This was followed by his second romance, the world-famed “Scalp Hunters,” which was written by Mayne Reid in Ireland, at Ballyroney, in the old house in which he was born. On its completion he returned to London, and the book was published in 1851, by Charles Street, in three volumes.
It at once became one of the most popular books of the season, and has maintained its popularity ever since. Over a million copies have been sold in Great Britain alone, and it has been translated into as many languages as “The Pilgrim’s Progress.” The preface to “The Scalp Hunters” is dated June, 1851:
“My book is a trapper book. It is well known that trappers swear like troopers; some of them, in fact, worse. I have endeavoured to christianise my trappers as much as lay in my power. I, however, see a wide distinction between the impiety of a trapper’s oath and the immorality of an unchaste episode.”
There was not an adverse criticism in any of the press notices.

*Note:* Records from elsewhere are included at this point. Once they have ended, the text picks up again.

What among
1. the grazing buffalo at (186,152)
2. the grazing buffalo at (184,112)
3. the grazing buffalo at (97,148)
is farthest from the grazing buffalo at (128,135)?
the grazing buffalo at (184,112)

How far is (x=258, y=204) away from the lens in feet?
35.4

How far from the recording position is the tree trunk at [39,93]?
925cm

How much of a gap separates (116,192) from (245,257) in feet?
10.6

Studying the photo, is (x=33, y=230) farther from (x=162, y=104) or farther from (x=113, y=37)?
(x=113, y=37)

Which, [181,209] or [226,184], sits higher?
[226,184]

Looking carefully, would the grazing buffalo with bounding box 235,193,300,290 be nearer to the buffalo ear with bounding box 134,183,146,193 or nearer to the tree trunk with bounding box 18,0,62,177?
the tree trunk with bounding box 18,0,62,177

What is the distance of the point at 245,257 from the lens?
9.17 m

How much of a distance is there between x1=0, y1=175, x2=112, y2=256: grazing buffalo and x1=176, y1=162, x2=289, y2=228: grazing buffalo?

David Bogue, publisher, of Fleet Street, proposed to Mayne Reid to write a series of boys’ books of adventure, the books which earned for him the title of the “Boy’s Novelist.” The first of these was “The Desert Home,” or “English Family Robinson.” It was published by Bogue at Christmas, 1851, in an illustrated cloth edition at 7 shillings 6 pence. The Globe, February 2nd, 1852, says: “Captain Mayne Reid offers to the juvenile community a little book calculated to excite their surprise and to gratify their tastes for the transatlantic, and the wonderful. The dangers and incidents of life in the wilderness are depicted in vivid colours.”
In addition to his literary work Captain Mayne Reid now established a Rifle Club. His military ardour was not quite quenched. The Belvidere Rifle Club was the title.
The preliminary conditions for obtaining recognition by the Crown were stated by the Marquis of Salisbury, Lord Lieutenant of Middlesex, to be that the numbers of a Volunteer Rifle Corps should exceed sixty, and that particulars of the names of the members, and of the mode of training in arms practised, should be supplied.
The Christmas of 1852 saw the production of “The Boy Hunters.” “For the boy readers of England and America this book has been written, and to them it is dedicated; that it may interest them, so as to rival in their affections the top, the ball, and the kite—that it may impress them, so as to create a taste for that most refining study, the study of Nature—that it may benefit them, by begetting a fondness for books, the antidotes of ignorance, of idleness, and vice, has been the design, as it is the sincere wish, of their friend the author.”